1. そのプラットフォーム内で完結する業務
内蔵AIを優先する
2. 複数ツールをまたぐが、機密情報が少ない業務
外部AIに抽象化して相談する
3. 顧客情報、契約、個人情報、未公開価格が絡む業務
AIに入れる前に責任者確認へ戻す
この分け方を置くだけで、社員は判断しやすくなります。
「ChatGPTに入れていいですか」「Geminiでやっていいですか」「Copilotなら大丈夫ですか」というツール名の会話から、「この業務はどのデータを使うのか」という会話に変わるからです。
AI導入で大事なのは、ツール名を覚えることではありません。
データの所在、共有範囲、確認者、外部送信の可否を見て、使うAIを選べるようにすることです。
小さく試すなら1業務だけでよい
最初におすすめなのは、1業務だけで使い分けを試すことです。
たとえば「会議後の議事録整理」を対象にします。
会議メモの要約:
内蔵AIで試す
次回アジェンダの整理:
内蔵AIまたは外部AI
顧客名や未公開条件を含む部分:
外部AIへは出さない
社外へ送る文章:
人間が最終確認する
これだけで、どこまで内蔵AIで足りるか、どこから外部AIの方が便利か、どこはAIに入れる前に止めるべきかが見えます。

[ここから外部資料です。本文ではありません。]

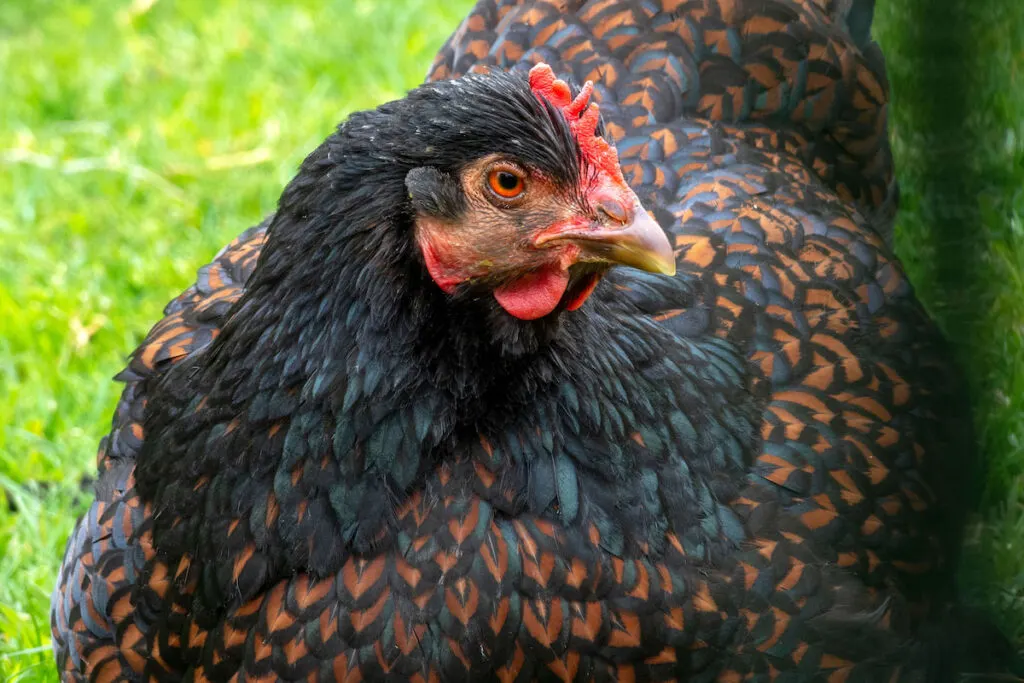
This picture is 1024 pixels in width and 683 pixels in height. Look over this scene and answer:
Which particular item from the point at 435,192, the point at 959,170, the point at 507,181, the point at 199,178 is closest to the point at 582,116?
the point at 507,181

その後、問い合わせ対応、営業資料、社内FAQ、採用、経理メモなどへ広げていけば十分です。
Optiensの見方
Optiensでは、AI導入を「最新AIを全員に配ること」ではなく、「業務データの置き場所と責任の流れを整理すること」と捉えています。
無料のAI活用診断簡易版では、フォーム入力をもとに、AI化しやすい業務と慎重に扱うべき業務を整理します。詳細版AI活用診断では、導入可否、優先順位、構成案、費用前提を整理します。個別の実装や継続支援が必要な場合は、診断とは別の導入支援や個別見積の領域です。
AIは、これからますます業務ツールの中に入っていきます。
だからこそ、外部AIへ持ち出す前に、まず社内データがどこにあり、どのAIならその境界を守りやすいかを確認する。
この順番を持つだけで、AI導入はかなり安全になります。